Justice Ginsburg opened the attack by asking Keller how many Texas women would live more than 100 miles from a clinic if the law were allowed to go into effect. Keller tried to dodge, arguing that some women in El Paso could go to a clinic in New Mexico.

“That’s – that’s odd that you point to a New Mexico facility,” Justice Ginsburg said softly and patiently, closing the trap. New Mexico has no similar admitting privileges requirement or requirements for ambulatory surgical centers.

“Texas says to protect our women, we need these things. But [now you tell us it’s fine to] send them off to New Mexico” where no such requirements exist. “Well, if it’s all right for the women in the El Paso area [to go to clinics with no such requirements], why isn’t it right for the rest of the women in Texas?”

 

 

Justices Sotomayor, Kagan and Breyer then repeatedly asked why Texas would regulate abortion so strictly but not other more dangerous medical procedures, such as dental surgery, colonoscopies, and liposuction. Keller simply had no response other than that Texas could.

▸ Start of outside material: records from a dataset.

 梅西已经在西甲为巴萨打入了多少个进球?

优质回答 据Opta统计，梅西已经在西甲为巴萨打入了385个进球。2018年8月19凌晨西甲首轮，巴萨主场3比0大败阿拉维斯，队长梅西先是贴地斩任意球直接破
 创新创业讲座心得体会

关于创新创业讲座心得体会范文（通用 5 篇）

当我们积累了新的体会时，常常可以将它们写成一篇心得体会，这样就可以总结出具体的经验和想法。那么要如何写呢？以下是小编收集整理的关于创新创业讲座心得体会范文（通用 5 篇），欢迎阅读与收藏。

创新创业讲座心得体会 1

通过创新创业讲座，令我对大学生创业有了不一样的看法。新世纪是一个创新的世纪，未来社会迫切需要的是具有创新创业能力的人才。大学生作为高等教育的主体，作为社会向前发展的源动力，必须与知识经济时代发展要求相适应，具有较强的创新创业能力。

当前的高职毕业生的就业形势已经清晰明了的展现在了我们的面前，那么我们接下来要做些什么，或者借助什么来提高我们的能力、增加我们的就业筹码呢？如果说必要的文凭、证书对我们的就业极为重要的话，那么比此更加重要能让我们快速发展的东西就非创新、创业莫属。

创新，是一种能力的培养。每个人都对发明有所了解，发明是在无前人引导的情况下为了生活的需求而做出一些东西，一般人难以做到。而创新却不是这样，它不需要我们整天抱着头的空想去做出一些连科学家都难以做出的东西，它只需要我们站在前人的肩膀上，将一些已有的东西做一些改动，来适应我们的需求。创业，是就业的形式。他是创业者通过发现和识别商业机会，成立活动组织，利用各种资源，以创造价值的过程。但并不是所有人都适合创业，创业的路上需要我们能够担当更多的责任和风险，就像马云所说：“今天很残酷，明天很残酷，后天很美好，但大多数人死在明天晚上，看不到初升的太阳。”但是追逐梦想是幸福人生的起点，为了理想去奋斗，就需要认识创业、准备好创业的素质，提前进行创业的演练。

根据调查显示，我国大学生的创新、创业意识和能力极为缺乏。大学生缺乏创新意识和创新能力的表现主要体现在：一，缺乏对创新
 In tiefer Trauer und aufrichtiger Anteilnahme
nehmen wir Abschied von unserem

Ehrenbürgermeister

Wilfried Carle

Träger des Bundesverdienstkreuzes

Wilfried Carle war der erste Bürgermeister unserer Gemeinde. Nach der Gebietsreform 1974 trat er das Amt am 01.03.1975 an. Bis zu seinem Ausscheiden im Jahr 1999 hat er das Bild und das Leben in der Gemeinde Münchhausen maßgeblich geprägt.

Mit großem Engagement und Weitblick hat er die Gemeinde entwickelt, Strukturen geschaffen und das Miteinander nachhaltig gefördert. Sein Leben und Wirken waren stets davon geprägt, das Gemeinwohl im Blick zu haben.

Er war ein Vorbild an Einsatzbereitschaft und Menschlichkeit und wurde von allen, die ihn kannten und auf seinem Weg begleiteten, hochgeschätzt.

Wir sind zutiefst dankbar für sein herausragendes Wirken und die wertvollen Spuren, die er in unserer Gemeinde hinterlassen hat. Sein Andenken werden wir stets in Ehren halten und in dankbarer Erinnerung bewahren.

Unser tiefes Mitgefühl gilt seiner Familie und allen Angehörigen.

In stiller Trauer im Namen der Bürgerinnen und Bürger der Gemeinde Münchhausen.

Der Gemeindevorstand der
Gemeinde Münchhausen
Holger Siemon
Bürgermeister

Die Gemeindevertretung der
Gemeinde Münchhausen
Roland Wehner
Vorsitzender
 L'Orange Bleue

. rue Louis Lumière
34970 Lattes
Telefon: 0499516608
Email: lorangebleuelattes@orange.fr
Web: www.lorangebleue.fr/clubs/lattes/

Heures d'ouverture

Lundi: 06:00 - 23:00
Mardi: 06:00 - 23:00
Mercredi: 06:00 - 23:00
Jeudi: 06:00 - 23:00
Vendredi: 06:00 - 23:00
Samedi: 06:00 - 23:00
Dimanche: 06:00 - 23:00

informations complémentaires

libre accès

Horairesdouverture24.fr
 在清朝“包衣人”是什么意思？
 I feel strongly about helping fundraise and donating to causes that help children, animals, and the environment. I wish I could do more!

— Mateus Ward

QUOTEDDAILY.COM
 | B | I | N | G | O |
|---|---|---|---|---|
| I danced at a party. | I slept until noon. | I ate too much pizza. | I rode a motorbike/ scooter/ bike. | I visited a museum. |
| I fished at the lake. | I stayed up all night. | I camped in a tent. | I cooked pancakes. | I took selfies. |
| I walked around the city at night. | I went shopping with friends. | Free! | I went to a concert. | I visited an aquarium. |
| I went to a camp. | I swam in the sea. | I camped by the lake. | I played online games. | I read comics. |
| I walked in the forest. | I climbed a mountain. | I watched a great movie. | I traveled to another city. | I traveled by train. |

Justice Kennedy also questioned whether the impact of Texas’s law was to force more women to undergo surgical abortions rather than medication abortions as a result of pills, stating that his reading of the literature suggested that medication abortions have become more common nationwide, but less common in Texas. He questioned whether this was “medically wise” for abortion patients

Justice Scalia’s absence was felt today during this argument for many reasons. Black bunting covered his chair. He was not present to rescue his favored champion at the lectern with friendly interjections in response to the questions asked by his fellow justices, as he so often did in the past.

Additionally, his absence means that even if Justice Kennedy defies expectations to join the more conservative justices in deciding that HB2 is constitutional, the Court would split 4-4, leaving the Texas abortion restriction law in place but in a decision without precedential value, leaving the issue unresolved nationally. There is also a possibility that the justices could decide to rehear the case once a new justice joins the Court, whenever that occurs.

In summary, if the Court does reach the question of whether the Texas abortion restriction law is constitutional, rather than sending the case back down to a lower court, five justices gave us every reason to be optimistic that this law will be recognized for what it is—an unconstitutional sham that does not protect women’s health but harms it.